We already know that Cadillac vehicles offer a slew of safety features to protect their driver and passengers. But there’s one particular model that stands head and shoulders above the rest when it comes to occupant protection: The Cadillac One. AKA, the Presidential Limousine. AKA, “The Beast”.
Even though it features styling cues from the late DTS along with giant Cadillac badges, ” the One isn’t really a Cadillac” you might say. And you’d be correct.
According to an agent, “The car may say Cadillac, but very little in that car is Cadillac.” It is built by GM in Detroit, by some secret R&D division, we assume. Heck, “even the Cadillac emblems on the hood and trunk are supersized. The car is really a truck that looks like a limo. And it drives like one, too.”
Once upon a time, the Presidential Limousine was merely a Lincoln straight off a dealer’s lot with some reinforcement modifications here and there. In 2014, Former President George W. Bush was the first to receive the Cadillac One, a vehicle built with one purpose in mind: getting the Commander-in-Chief to his destination safely. Why did Mr. Bush become the first?
Apparently, the preceding limos were known to be unreliable thanks to excessive weight added by all of the extra security and protection features. According to a veteran agent, “the brakes would last about two trips. The cars were just too heavy, and they were a terror to drive, and even harder to stop.” On that note, the “Beast” averages 3.7 MPG, and doesn’t drink diesel, as many had thought before.

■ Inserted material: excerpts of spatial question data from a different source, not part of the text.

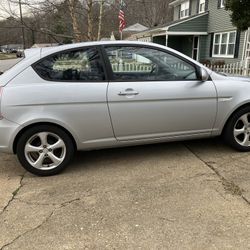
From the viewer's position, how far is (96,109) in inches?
171

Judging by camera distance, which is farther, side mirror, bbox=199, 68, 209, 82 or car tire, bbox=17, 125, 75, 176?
side mirror, bbox=199, 68, 209, 82

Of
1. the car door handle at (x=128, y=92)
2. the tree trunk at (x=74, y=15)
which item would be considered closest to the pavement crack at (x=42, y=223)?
the car door handle at (x=128, y=92)

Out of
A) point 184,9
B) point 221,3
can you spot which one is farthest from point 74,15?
point 184,9

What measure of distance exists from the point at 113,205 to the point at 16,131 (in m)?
1.54

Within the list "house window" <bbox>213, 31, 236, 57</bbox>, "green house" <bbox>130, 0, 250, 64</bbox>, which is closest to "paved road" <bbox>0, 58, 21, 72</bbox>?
"green house" <bbox>130, 0, 250, 64</bbox>

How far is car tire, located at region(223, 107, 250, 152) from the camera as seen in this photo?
4.91m

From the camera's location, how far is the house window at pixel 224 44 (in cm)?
1905

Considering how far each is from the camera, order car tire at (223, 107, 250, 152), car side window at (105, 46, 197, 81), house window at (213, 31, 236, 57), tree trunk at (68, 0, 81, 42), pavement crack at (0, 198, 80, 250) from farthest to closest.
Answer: house window at (213, 31, 236, 57) → tree trunk at (68, 0, 81, 42) → car tire at (223, 107, 250, 152) → car side window at (105, 46, 197, 81) → pavement crack at (0, 198, 80, 250)

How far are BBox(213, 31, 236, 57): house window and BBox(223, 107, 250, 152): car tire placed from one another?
14935 millimetres

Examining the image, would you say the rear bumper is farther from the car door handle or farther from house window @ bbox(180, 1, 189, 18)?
house window @ bbox(180, 1, 189, 18)

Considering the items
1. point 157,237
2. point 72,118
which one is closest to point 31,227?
point 157,237

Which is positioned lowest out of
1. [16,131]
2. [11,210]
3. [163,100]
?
[11,210]

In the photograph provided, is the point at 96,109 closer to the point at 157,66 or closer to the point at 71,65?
the point at 71,65

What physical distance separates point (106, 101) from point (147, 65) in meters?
0.83
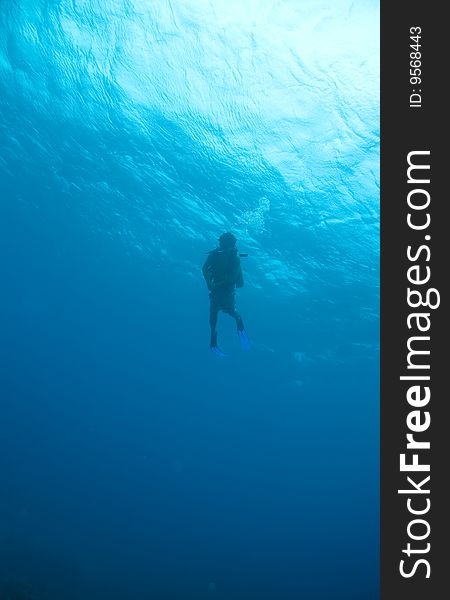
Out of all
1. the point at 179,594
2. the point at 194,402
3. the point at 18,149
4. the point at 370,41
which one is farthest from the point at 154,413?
the point at 370,41

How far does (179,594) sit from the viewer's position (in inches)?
1080

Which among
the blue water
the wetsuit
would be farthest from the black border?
the blue water

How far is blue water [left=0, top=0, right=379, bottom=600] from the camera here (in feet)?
39.1

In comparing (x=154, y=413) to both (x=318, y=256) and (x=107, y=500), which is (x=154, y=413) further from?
(x=318, y=256)

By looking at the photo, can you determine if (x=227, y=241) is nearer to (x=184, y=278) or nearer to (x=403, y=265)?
(x=403, y=265)

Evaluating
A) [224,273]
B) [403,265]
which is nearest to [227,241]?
[224,273]

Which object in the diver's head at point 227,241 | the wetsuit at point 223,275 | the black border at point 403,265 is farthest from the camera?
the wetsuit at point 223,275

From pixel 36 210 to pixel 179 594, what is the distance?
29.2m

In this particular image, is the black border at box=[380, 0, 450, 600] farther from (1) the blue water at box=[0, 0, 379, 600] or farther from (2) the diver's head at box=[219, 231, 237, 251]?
(1) the blue water at box=[0, 0, 379, 600]

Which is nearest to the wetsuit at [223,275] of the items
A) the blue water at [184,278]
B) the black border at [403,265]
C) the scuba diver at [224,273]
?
the scuba diver at [224,273]

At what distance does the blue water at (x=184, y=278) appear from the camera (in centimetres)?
1191

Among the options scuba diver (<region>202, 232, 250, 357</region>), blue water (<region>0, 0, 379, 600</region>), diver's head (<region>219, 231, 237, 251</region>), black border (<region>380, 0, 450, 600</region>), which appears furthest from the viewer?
blue water (<region>0, 0, 379, 600</region>)

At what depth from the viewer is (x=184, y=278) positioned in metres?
27.9

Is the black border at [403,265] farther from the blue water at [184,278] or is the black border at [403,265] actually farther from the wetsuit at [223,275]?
the blue water at [184,278]
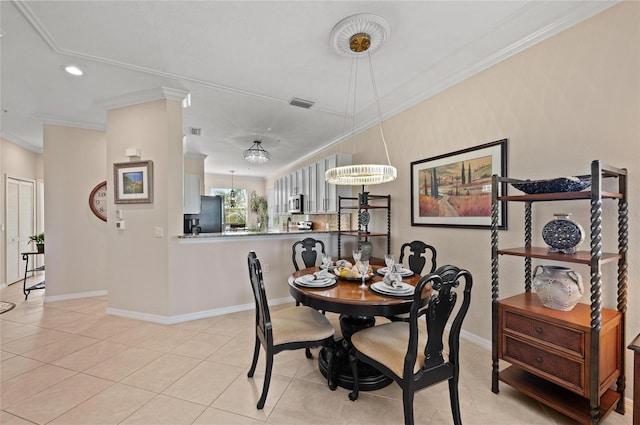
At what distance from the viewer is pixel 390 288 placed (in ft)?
6.64

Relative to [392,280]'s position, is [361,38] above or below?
above

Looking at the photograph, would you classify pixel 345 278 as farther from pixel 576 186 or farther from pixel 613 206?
pixel 613 206

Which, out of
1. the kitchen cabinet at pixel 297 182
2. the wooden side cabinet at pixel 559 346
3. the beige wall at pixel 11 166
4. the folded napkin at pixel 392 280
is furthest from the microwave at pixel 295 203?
the beige wall at pixel 11 166

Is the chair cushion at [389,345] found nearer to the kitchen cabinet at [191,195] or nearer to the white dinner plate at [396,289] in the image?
the white dinner plate at [396,289]

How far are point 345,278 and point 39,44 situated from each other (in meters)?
3.30

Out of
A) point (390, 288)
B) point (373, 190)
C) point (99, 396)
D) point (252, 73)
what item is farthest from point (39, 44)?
point (373, 190)

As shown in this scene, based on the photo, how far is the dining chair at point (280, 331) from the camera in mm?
1912

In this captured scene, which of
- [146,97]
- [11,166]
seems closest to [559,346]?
[146,97]

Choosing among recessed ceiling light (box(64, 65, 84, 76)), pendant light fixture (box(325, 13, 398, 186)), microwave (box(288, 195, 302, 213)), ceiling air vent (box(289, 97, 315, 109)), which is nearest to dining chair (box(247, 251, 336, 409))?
pendant light fixture (box(325, 13, 398, 186))

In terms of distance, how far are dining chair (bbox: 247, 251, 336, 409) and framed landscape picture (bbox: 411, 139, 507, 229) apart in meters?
1.77

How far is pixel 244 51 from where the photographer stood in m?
2.55

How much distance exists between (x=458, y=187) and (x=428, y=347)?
1.89 m

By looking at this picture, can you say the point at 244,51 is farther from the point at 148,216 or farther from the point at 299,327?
the point at 299,327

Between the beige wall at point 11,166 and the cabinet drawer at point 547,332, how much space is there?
7.52m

And there isn’t just a lonely One. There’s twelve of them, each costing over a million dollars. There’s always a well-trained special mechanic (ahem, federal agent) on board who brings many tools and forms of diagnostic equipment. But what exactly does The One feature that makes it cost a hefty seven figures? Autoweek lists a few reasons:
- The fuel tank has armor plating, and it’s encased in a special foam to protect it from opening in case of a collision or small-arms fire. To go along with it, there’s a special fire-suppression system.
- In the boot, you’ll find extra weapons, a separate oxygen supply under the president’s seat, emergency medical equipment, and bottles of the president’s blood type in case the ambulance for the motorcade is under attack.

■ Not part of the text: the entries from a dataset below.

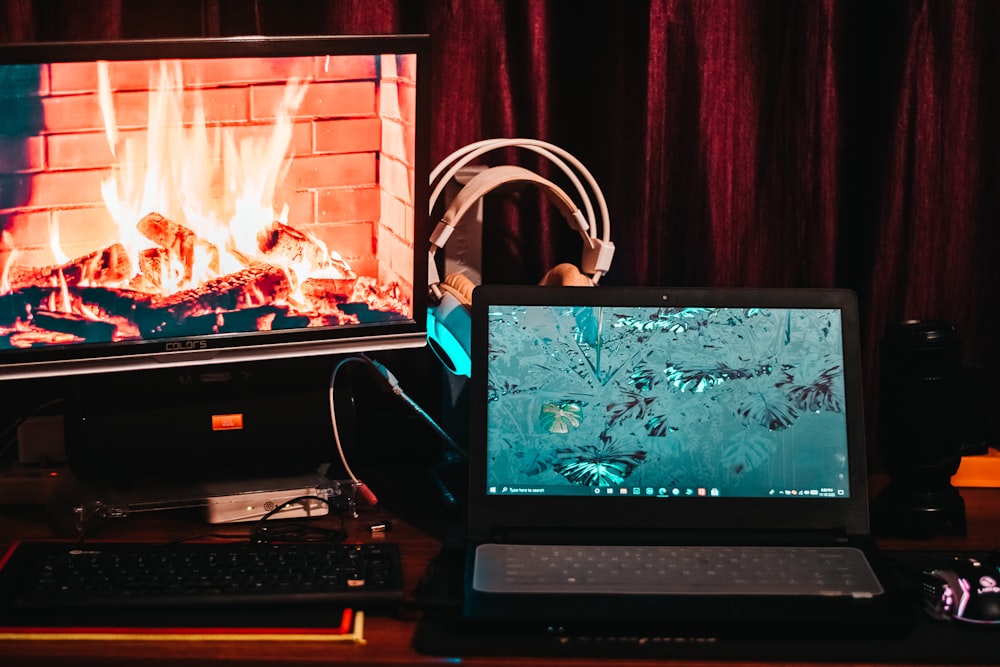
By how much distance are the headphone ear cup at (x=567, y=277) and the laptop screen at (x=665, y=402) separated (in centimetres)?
19

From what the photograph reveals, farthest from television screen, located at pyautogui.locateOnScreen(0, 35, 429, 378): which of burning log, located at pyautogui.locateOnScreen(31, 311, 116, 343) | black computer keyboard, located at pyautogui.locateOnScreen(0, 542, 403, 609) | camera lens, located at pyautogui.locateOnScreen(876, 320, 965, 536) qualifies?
camera lens, located at pyautogui.locateOnScreen(876, 320, 965, 536)

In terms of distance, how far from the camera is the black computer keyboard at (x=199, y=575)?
105 centimetres

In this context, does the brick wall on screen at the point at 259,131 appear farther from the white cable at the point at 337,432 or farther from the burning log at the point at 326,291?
the white cable at the point at 337,432

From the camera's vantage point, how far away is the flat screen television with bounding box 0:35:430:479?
1183 mm

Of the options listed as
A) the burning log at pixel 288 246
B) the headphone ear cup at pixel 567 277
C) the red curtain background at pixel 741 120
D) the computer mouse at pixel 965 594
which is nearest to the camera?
the computer mouse at pixel 965 594

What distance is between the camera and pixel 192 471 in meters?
1.33

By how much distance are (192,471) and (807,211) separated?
95cm

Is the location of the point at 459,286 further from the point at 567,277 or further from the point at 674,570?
the point at 674,570

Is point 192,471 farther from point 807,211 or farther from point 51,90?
point 807,211

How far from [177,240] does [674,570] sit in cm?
68

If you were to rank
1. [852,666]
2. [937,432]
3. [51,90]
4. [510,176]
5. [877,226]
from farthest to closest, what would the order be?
1. [877,226]
2. [510,176]
3. [937,432]
4. [51,90]
5. [852,666]

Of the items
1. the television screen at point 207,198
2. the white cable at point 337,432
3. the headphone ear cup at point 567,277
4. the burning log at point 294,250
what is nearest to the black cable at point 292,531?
the white cable at point 337,432

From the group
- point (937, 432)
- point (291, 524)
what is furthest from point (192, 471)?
point (937, 432)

- The armor plating (on five of the twelve) is so thick and hefty that the president virtually cannot open the doors from the inside. The plating is made of a combination of steel, aluminum, titanium, ceramic material, and removable fiberglass sheets.
- The interior is sealed, and there’s an encrypted satellite phone along with an interactive video system to allow the President to video conference with officials in the Situation Room, various embassies, or the Pentagon.

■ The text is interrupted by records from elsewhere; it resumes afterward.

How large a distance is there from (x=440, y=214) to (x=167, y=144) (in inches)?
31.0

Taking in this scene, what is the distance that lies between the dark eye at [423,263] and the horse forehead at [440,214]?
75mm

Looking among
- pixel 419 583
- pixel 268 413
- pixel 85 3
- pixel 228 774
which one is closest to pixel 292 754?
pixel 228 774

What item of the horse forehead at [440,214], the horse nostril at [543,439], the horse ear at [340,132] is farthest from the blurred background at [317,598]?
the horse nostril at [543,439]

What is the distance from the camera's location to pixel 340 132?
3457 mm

- It has several unique locking mechanisms (and probably differentials).
- It rides on special Kevlar-reinforced Goodyear run-flat tires that will most likely not improve the limo’s track time.
Want to become a driver? You’ll first have to become a Secret Service agent, which is nearly impossible, and then endure a weeklong defensive-driving course on a dedicated track at the Secret Service academy in Beltsville, Maryland. You would cover “The Transporter” style evasive maneuvers, and Stig-like racing techniques, on top of being a surgeon with practically any firearm. We wish good luck to all who apply.